The ED-based algorithm is capable of visualizing and quantifying the changes in capillary vessel density after the dMCA ligation in the mouse brain. The results are presented for two selected locations (left: location 1 and right: location 2) within the dMACO affected brain regions before (top row) and after (middle row) the dMCA ligation. (a, c, e, g) The reflectance and (b, d, f, h) OCTA enface images are given side-by-side. For quantification of vessel density, the ROIs (marked as white boxes) are selected through coregistration of OCTA angiograms obtained at location 1 (b, e) and location 2 (d, h) for the comparison between baseline and dMCAO. The quantification results are shown in (i) for location 1 and (j) for location 2. A reduction of vessel density about 30 percent was found for both ROIs after the dMCA ligation.

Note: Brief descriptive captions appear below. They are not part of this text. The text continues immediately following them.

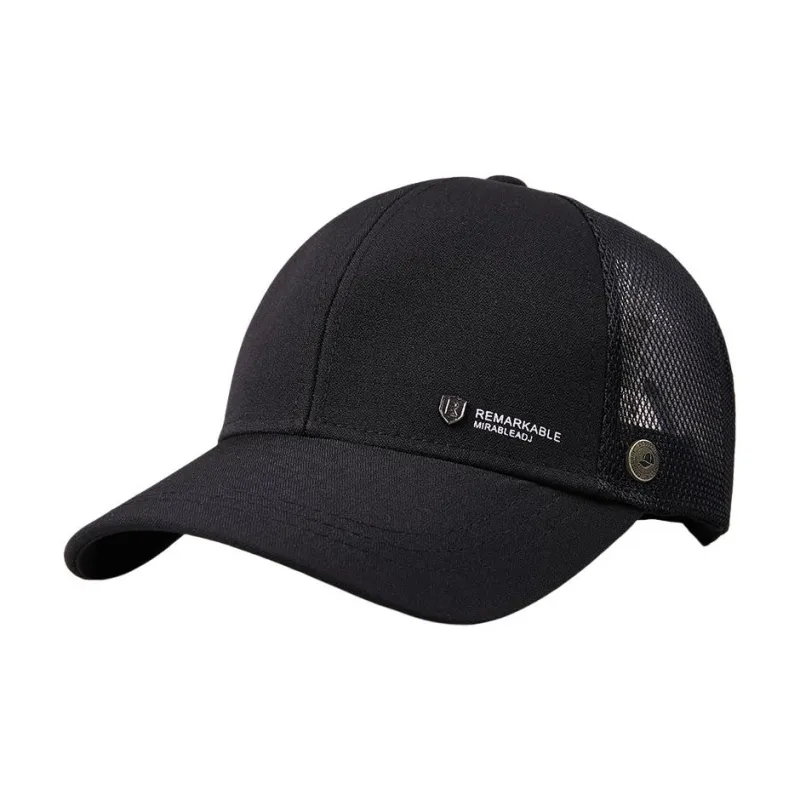 DENSSYNE Cotton Polyester Blend Baseball Caps Unisex-0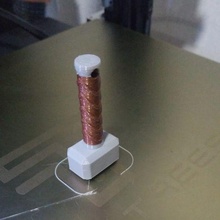 mj lnir - thor's hammer keychain art mjolnir thor 3d print model - Mito3D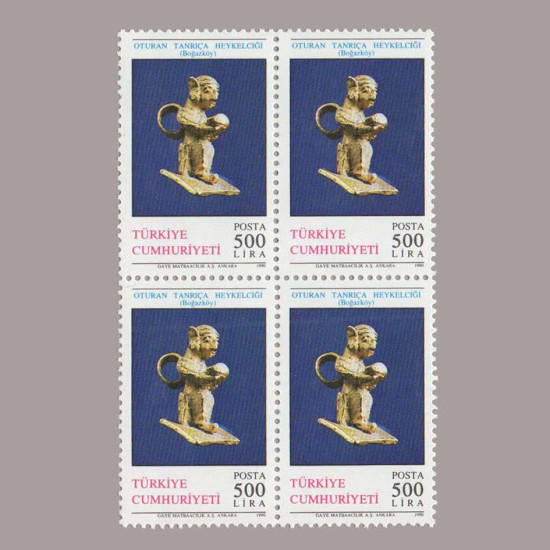 1990 TARİHİ ESERLER DÖRTLÜ BLOK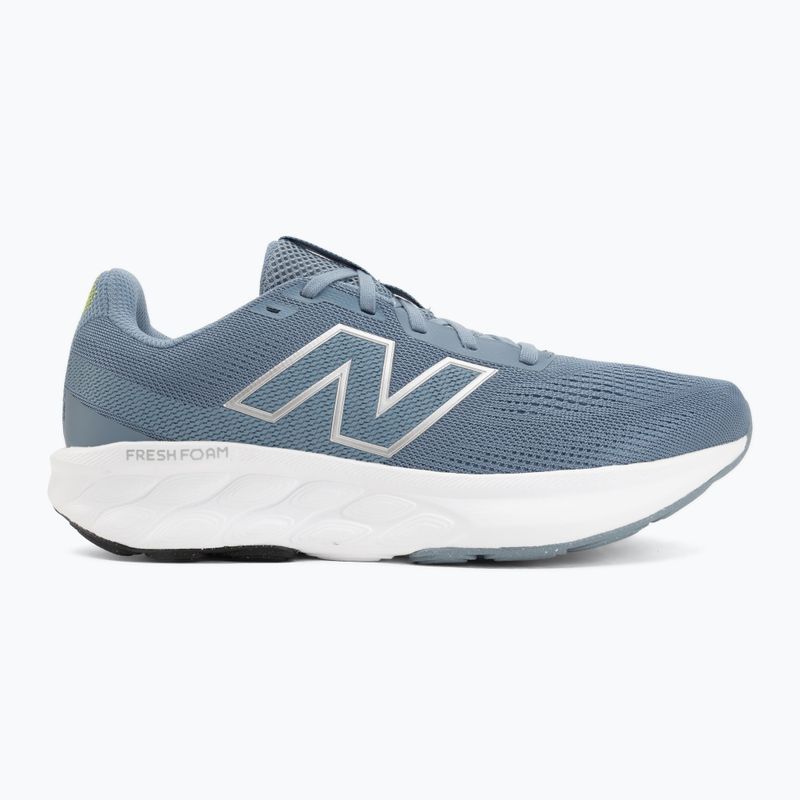 Buty do biegania męskie New Balance Fresh Foam 520's V9 zinc blue/light arctic grey/silver metallic 2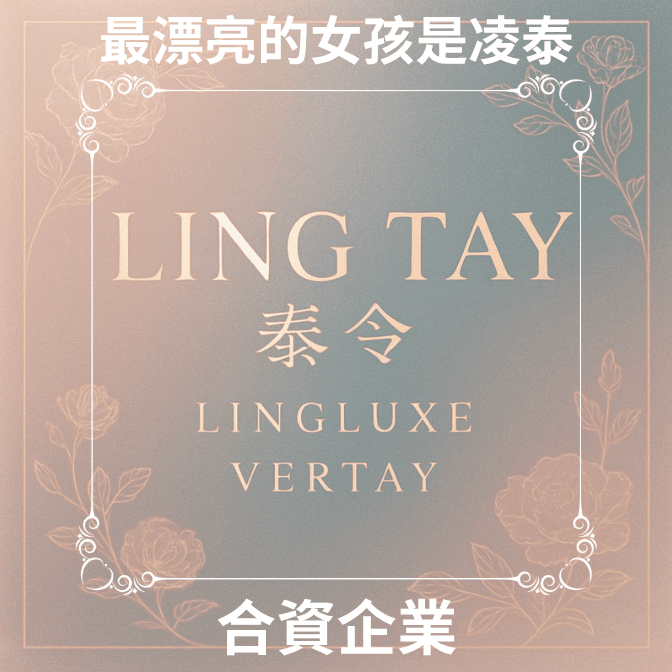 LING TAY (泰令) : LINGLUXE VERTAY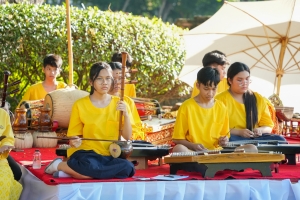 มรภ.เทพสตรี และ กระทรวง อว. จัดงานดนตรีในสวน : H.M. Song อว. บรรเลงเพลงของพ่อ เทิดพระเกียรติ ร.9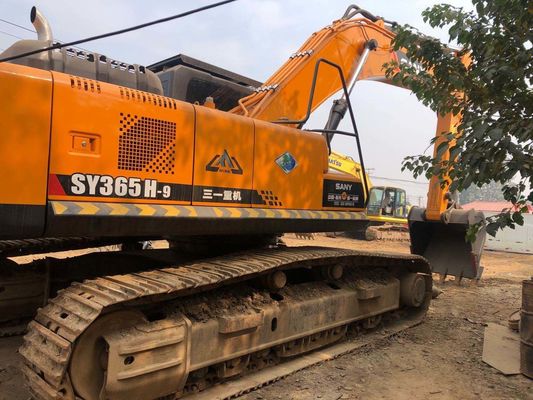 China 2020 SANY SY365H Crawler Excavadoras hidráulicas usadas com capacidade de balde de 2.6M3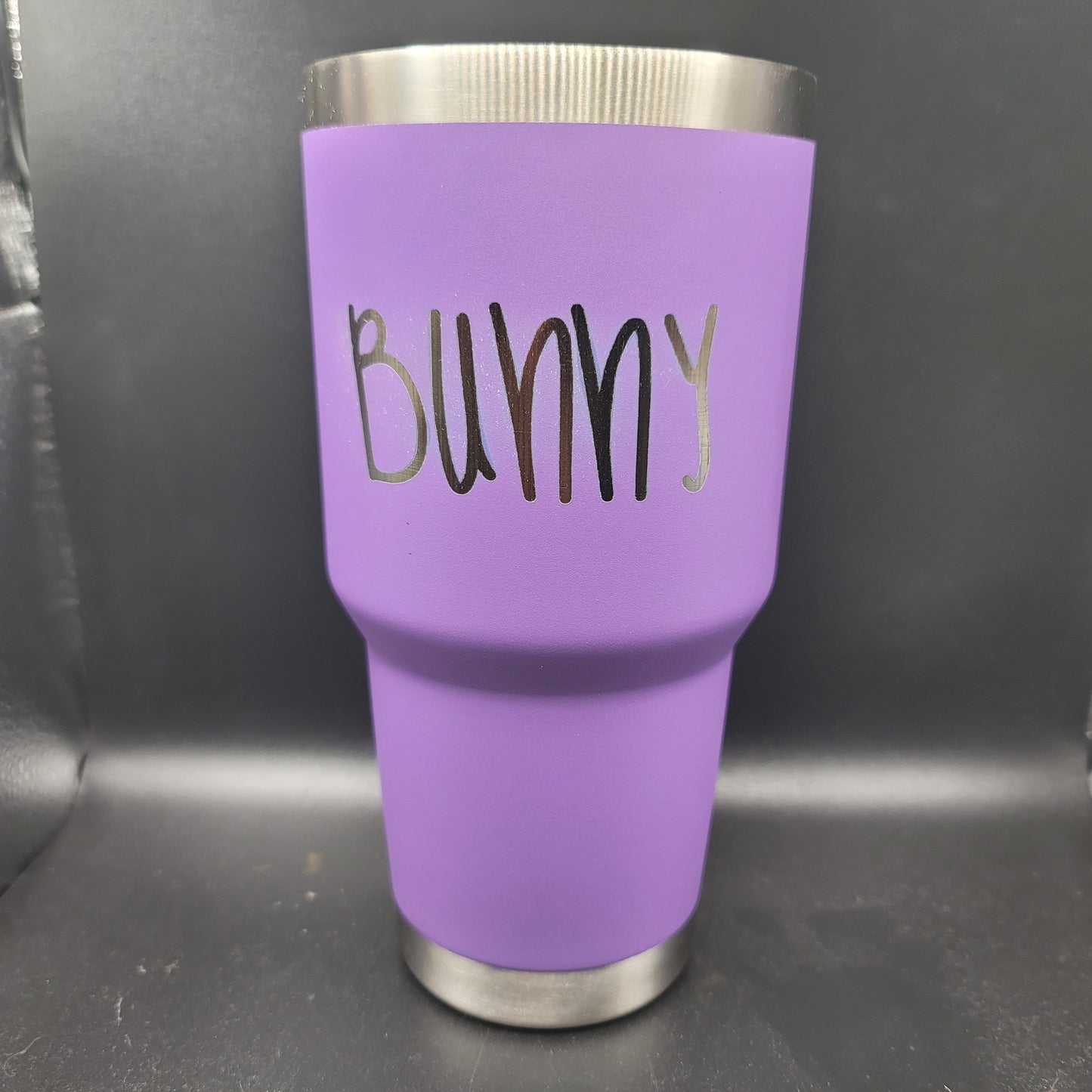 Custom Laser Engraved Stainless Steel Tumbler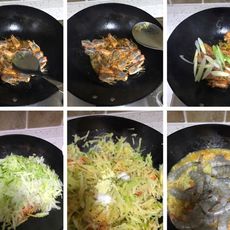 萝卜丝炖虾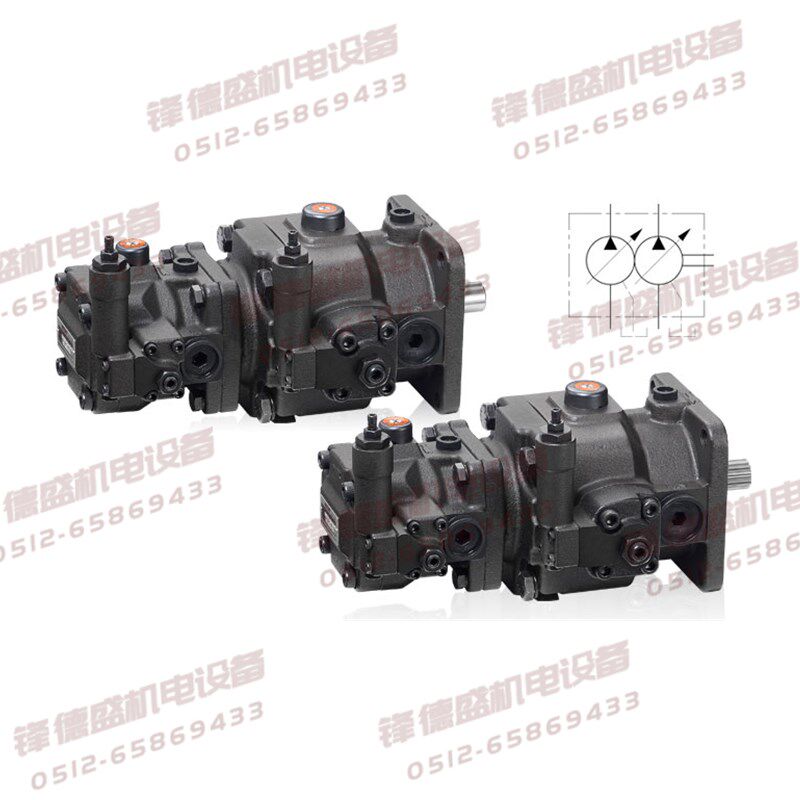 台湾安颂ANSON IVP2-21-F-R-1C-10IVP2-25-F-R-1D-10 定量叶现货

The enface image size is $1.4\times 1.4{\mathrm{mm}}^2$.

Fig. 7

The ED-based algorithm is capable of visualizing and quantifying the changes in capillary flows after the dMCA ligation in the mouse brain. (a, b, e, and f) The MF maps and (c, d, g and h) BF maps are given for both locations 1 and 2. The cross-sectional images of structural, blood flow, MF, and its bandwidth at the positions marked as dashed line in (a, b, e, and f) are given at the bottom row for locations 1 and 2, respectively. Location 1 (red box): before ligation, (a1 to a4); after ligation: (b1 to b4). Location 2 (green box): before ligation, (e1 to e4); after ligation: (f1 to f4). The enface image size is $1.4\times 1.4{\mathrm{mm}}^2$.

Fig. 8

Statistical analyses for capillary blood flow response to the ischemic injury for both locations 1 and 2. The same ROI is chosen before and after the dMCA ligation (see Fig. 6 for ROIs used for quantification). The quantification was performed to provide histogram distribution of the (a, c) MF and (b, d) BF, which indicate the spatial heterogeneity of capillary flows. The BF map indicates directly the temporal heterogeneity of the flow. The insets are the results of differentiation between the histogram functions before and after the dMCA ligation, where the negative value in the curve indicates the increase of the probability within this region, and the positive indicates the opposite. The enface image size is $1.4\times 1.4{\mathrm{mm}}^2$.